1. During the lectures we defined three different areas important for every individual: Values, Interests and Skills. These should be described regarding your internal focus in a resume.

a. Describe, explain, these three areas, including at least two examples from each area. (15)

  • Values are what is important for you, what you really care about, and which give you a sense of purpose. Example: High Income, Helping others.

  • Interests are what is fun for you, what enjoys you, and those work activities which hold your attention and fire your enthusiasm. Example: Technical, Scientific.

  • Skills are things you can do well, things you have learned, special talent and special abilities. Example: Technical skills, Leadership.

b. What is a GAP? Give at least one example of a possible GAP relating to your own experiences, one example from each area. (6)

  • A GAP is where you are and where you want to be.

  • The GAP for me: I hope that I can enter a big company like Alibaba to work as a Java developer. The GAP for me is that my understanding of the Java virtual machine is not deep enough, I don’t have enough knowledge of multithreading, don’t know enough about the principle and implementation of the database, and don’t know much about the distributed architecture.

2. Name the 5 elements of the Career Development Cycle. Draw the model of the cycle. Describe shortly, 1-2 sentences, every action in the cycle. (12)

  • Communication, Analysis, Synthesis, Valuing, Execution
  • Communication: Become aware of the gap and feel discomfort about the gap. Seek assistance if needed.

  • Analysis: Clarify your knowledge, what do you want, what are your values, interests and skills and so on.

  • Synthesis: Solve the gap, avoid missing alternatives and reduce to a manageable amount of options.

  • Valuing: Judge the benefit (and cost) and rank them to find the best choice. Select an option.

  • Execution: Convert decisions into action, formulate a goal and a plan, and execute the plan.

  • Communication: Review the state and think has the gap been closed. It is an on-going process.

3. Brown talks about four general role categories of people in teams. Name these roles and describe them shortly? (12)

  • Designers: People responsible for generating and documenting ideas about how the product works, looks, or behaves.

  • Managers: People responsible for ensuring the project team delivers on its obligations, creates plans to do so, and successfully executes against those plans.

  • Subject Matter Experts: People responsible for contributing information to the design process.

  • Stakeholders: People ultimately accountable for the success of the project.

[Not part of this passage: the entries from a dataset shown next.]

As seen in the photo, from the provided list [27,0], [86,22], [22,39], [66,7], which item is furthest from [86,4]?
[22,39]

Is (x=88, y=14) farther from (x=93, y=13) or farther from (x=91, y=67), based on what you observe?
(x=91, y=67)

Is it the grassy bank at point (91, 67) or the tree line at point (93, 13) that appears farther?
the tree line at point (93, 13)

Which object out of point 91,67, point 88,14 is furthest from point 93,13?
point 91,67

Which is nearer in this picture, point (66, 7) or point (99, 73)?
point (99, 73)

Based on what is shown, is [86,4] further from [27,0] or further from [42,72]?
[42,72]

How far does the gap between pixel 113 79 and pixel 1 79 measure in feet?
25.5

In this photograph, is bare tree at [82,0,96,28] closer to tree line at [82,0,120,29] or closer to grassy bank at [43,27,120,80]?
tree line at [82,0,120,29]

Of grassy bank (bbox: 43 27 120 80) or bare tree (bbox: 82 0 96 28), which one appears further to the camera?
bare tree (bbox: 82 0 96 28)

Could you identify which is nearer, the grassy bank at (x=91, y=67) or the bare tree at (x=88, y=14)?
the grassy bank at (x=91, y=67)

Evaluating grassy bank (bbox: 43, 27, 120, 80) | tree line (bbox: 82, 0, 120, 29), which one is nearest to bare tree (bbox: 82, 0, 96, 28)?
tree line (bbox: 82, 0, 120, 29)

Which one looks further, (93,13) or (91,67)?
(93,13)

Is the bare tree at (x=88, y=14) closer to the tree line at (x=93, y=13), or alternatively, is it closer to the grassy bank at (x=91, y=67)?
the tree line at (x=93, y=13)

4. Consider the following questions among individuals where we have different characteristics. Select three of them. Describe how people (individuals), can have different characteristics. Describe pros and cons, and possible consequences to a characteristic. Comments if the characteristics you choose are good characteristics or not.

a. Can I interrupt you?
b. Do you attend agreed meetings?
c. Are you late to meetings?
d. Are you focusing on details or the big-picture?
e. Which tasks do you prefer to commit to?
f. How quickly do you respond to e-mail?
g. Do you treat others how you would like to be treated yourself?
h. Can she/he say no? Can you say no?
i. Does she/he usually say no/yes?
(12)

  • a. Can I interrupt you?

5. Describe at least 4 positive consequences to conflicts. (8)

  • Produces better ideas
  • Forces people to search for new approaches
  • Causes problems to surface
  • Forces clarification

6. Brown draws a triangle for the model of conflict. Specify this triangle and describe the elements and how they are connected. (9)

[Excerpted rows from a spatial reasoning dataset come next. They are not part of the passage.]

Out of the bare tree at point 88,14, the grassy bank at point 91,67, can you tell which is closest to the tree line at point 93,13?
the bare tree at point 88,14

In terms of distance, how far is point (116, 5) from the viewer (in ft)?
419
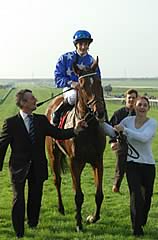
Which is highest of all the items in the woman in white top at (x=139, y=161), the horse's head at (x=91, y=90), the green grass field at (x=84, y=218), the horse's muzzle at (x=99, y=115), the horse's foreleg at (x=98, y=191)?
the horse's head at (x=91, y=90)

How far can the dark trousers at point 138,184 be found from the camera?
20.9ft

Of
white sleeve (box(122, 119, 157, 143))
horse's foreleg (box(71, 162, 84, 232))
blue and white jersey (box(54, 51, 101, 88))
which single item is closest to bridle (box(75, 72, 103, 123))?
white sleeve (box(122, 119, 157, 143))

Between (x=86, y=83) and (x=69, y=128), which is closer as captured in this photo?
(x=86, y=83)

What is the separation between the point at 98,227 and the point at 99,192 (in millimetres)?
527

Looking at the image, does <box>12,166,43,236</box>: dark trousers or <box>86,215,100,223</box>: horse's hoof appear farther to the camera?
<box>86,215,100,223</box>: horse's hoof

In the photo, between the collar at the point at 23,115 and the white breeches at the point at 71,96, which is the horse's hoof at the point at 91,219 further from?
the collar at the point at 23,115

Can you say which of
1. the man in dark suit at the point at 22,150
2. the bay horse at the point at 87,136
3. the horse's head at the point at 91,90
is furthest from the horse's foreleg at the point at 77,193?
the horse's head at the point at 91,90

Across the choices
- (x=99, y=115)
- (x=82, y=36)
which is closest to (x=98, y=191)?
(x=99, y=115)

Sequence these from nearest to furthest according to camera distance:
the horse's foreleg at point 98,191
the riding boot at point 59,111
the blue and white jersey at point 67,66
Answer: the horse's foreleg at point 98,191
the blue and white jersey at point 67,66
the riding boot at point 59,111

Situations: The different ways conflict manifests itself

Patterns: The behaviors team members can use to deal with conflict

Traits: The inherent characteristics that shape our behaviors and perceptions

  • Situations < > Patterns
    • Designers can use patterns (specific behaviors) to untangle situations
    • Situations can also affect the outcome of patterns
  • Patterns < > Traits
    • A designer’s traits influences which pattern she chooses for a particular situation
    • By using a particular pattern successfully, a designer may take that to reinforce part of her personality
  • Traits < > Situations
    • Traits can make certain situations worse by reinforcing the misunderstanding between people
    • Some situations may amplify a designer’s trait

7. Brown lists three areas important for self-awareness. Describe these areas and give one example from each area for improving it. (9)

To understand your limitations, your boundaries, strengths

  • Limitations:

  • Boundaries: By understanding their limitations, designers can be honest and open about their capabilities, their ability to contribute to a project, and their level of comfort in asking for help.